Shortened silent period suggests inhibitory deficits in children with spina bifida
© The Author(s) 2005
Published: 30 December 2005
This study is part of the multidisciplinary research program "Prognosis of Spina Bifida" performed at the Radboud University Nijmegen (The Netherlands). From a macroscopic point of view, spina bifida is a congenital malformation of the central nervous system in which both spinal cord and the brain are involved. However, from a microscopic point of view, little is known about how spina bifida affects the cortical and spinal interneuronal network. Assessment of the silent period (SP) following Transcranial Magnetic Stimulation (TMS) allows the opportunity to investigate inhibitory deficits in this network. Our aim was to investigate if inhibitory deficits are involved in the pathophysiology of spina bifida. Therefore, we studied the SP in children with spina bifida.
Material and methods
TMS was performed in 37 children with spina bifida (mean age 11.2 years, SD 2.8). Of these, 24 subjects were diagnosed with open spinal dysraphism and 13 with closed spinal dysraphism. Motor evoked potentials (MEPs) and SPs were bilaterally recorded from the biceps brachii muscle.

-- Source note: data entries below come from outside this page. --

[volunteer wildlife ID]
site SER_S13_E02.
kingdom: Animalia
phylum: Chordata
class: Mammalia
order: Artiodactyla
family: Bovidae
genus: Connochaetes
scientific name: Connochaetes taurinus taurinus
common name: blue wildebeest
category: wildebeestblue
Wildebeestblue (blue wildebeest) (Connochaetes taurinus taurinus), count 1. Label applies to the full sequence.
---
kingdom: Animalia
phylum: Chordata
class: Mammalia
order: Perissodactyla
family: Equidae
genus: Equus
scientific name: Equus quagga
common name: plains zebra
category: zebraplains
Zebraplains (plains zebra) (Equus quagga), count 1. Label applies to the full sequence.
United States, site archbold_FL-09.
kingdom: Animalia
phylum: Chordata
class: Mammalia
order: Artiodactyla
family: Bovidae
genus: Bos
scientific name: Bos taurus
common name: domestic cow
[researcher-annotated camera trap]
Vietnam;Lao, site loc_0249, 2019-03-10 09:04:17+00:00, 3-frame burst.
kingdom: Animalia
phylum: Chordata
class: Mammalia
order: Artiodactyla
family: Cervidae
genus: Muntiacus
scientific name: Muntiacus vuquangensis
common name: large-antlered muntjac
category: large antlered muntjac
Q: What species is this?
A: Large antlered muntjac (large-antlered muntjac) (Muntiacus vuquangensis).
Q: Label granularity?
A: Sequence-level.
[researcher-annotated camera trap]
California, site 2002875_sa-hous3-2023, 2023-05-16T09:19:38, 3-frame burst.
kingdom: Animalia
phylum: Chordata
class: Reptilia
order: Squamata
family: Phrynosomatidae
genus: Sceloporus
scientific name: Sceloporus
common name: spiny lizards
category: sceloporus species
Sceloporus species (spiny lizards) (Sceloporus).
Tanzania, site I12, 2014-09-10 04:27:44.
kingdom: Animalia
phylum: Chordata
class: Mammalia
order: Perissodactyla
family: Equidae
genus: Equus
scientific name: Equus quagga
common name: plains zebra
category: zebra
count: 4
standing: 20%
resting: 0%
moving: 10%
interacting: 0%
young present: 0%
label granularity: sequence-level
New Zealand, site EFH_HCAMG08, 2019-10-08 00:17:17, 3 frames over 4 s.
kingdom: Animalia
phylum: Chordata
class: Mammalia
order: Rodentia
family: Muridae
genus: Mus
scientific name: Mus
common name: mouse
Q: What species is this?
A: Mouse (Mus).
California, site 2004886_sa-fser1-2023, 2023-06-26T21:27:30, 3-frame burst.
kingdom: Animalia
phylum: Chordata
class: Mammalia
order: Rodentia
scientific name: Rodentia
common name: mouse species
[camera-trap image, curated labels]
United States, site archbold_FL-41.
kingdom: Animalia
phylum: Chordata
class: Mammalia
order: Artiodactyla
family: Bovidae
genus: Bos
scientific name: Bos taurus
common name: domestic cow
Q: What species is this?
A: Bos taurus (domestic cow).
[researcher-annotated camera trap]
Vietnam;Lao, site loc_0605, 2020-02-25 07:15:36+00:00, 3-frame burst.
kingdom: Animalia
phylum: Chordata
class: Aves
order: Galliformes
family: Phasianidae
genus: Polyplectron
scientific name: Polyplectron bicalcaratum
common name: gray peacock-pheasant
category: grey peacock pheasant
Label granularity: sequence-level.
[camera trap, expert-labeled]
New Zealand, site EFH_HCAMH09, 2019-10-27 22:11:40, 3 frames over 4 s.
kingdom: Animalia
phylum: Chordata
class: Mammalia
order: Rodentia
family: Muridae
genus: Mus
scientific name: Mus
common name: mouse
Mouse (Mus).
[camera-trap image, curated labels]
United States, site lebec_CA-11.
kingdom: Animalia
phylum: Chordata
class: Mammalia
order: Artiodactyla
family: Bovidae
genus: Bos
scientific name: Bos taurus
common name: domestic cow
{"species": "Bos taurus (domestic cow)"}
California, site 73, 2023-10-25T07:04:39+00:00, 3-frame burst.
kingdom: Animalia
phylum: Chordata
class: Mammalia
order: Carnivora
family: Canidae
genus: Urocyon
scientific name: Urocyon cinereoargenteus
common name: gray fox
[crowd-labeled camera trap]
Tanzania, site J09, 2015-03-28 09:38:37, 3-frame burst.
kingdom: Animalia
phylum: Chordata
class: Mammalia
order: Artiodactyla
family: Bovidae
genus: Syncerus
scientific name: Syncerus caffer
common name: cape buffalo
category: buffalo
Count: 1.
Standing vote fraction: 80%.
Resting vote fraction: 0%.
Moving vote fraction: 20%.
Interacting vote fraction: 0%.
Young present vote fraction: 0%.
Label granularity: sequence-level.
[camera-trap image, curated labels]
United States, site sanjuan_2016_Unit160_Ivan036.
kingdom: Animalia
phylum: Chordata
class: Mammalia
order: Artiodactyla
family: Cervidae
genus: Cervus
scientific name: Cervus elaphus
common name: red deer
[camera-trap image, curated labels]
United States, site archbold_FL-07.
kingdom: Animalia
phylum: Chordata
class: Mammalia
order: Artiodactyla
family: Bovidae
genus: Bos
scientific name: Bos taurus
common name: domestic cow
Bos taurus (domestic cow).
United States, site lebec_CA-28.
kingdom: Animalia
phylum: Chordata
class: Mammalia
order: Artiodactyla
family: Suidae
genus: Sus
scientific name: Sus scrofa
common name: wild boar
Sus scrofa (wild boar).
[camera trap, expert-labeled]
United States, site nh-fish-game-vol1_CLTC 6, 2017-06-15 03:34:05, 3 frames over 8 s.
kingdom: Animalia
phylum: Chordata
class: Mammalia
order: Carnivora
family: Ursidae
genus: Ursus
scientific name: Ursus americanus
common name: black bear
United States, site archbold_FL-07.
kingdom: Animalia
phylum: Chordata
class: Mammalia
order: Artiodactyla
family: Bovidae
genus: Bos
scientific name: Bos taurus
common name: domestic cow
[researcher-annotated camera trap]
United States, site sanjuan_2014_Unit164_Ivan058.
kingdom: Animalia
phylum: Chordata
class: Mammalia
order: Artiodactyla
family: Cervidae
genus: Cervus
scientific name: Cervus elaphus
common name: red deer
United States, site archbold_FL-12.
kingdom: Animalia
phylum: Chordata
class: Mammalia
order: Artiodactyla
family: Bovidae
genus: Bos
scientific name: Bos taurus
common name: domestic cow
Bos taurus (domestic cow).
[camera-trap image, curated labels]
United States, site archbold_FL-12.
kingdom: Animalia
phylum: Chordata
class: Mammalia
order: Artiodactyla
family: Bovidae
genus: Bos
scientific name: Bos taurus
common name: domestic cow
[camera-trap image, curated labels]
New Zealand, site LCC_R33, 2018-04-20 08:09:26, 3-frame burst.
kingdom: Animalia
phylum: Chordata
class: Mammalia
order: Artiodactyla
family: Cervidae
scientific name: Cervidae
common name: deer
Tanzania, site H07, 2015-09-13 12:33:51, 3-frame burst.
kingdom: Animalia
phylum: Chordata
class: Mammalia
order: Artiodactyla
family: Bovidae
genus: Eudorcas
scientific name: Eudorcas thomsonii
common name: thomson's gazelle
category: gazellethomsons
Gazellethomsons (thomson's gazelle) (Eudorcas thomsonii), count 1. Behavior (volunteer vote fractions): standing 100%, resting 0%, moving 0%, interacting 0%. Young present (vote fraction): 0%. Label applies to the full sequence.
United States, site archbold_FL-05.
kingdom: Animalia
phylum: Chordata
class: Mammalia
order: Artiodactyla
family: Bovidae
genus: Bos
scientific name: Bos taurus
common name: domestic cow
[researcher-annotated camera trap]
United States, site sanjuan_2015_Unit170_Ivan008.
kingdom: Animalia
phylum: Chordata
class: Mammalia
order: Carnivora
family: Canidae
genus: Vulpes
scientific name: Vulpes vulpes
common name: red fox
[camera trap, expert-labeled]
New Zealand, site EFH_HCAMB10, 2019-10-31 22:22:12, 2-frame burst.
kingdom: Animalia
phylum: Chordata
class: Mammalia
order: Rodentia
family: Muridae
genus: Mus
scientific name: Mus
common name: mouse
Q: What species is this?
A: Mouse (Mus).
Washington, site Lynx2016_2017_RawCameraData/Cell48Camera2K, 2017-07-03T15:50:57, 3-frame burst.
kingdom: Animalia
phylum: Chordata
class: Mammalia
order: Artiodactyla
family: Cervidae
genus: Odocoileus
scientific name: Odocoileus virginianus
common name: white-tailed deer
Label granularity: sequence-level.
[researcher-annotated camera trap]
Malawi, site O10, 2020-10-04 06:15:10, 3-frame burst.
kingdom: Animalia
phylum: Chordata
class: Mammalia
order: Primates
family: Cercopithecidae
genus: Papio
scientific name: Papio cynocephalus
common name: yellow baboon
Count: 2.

Measurable MEPs and SPs could be obtained in all subjects. The mean durations of the SPs (right mean 66.8 ms, SD 25.3 and left mean 67.6 ms, SD 26.1) were shorter than reference values from the literature (mean 94.0 ms, SD 10.11). The mean duration of the SP did not differ between subjects with open spinal dysraphism and subjects with closed spinal dysraphism. No differences were found in mean duration of the SP between subjects with and without hydrocephalus, Chiari malformation or corpus callosal dysgenesis.
Although the mechanisms for TMS induced silent periods are poorly understood, both cortical and spinal factors appear to be involved. Therefore, a shortened SP in children with spina bifida suggests deficits in the cortical and/or spinal inhibitory mechanisms, even in children with closed spinal dysraphism and in children without macroscopic cerebral malformations. We suggest that these deficits are more likely to be congenital rather than to be a result from secondary damage.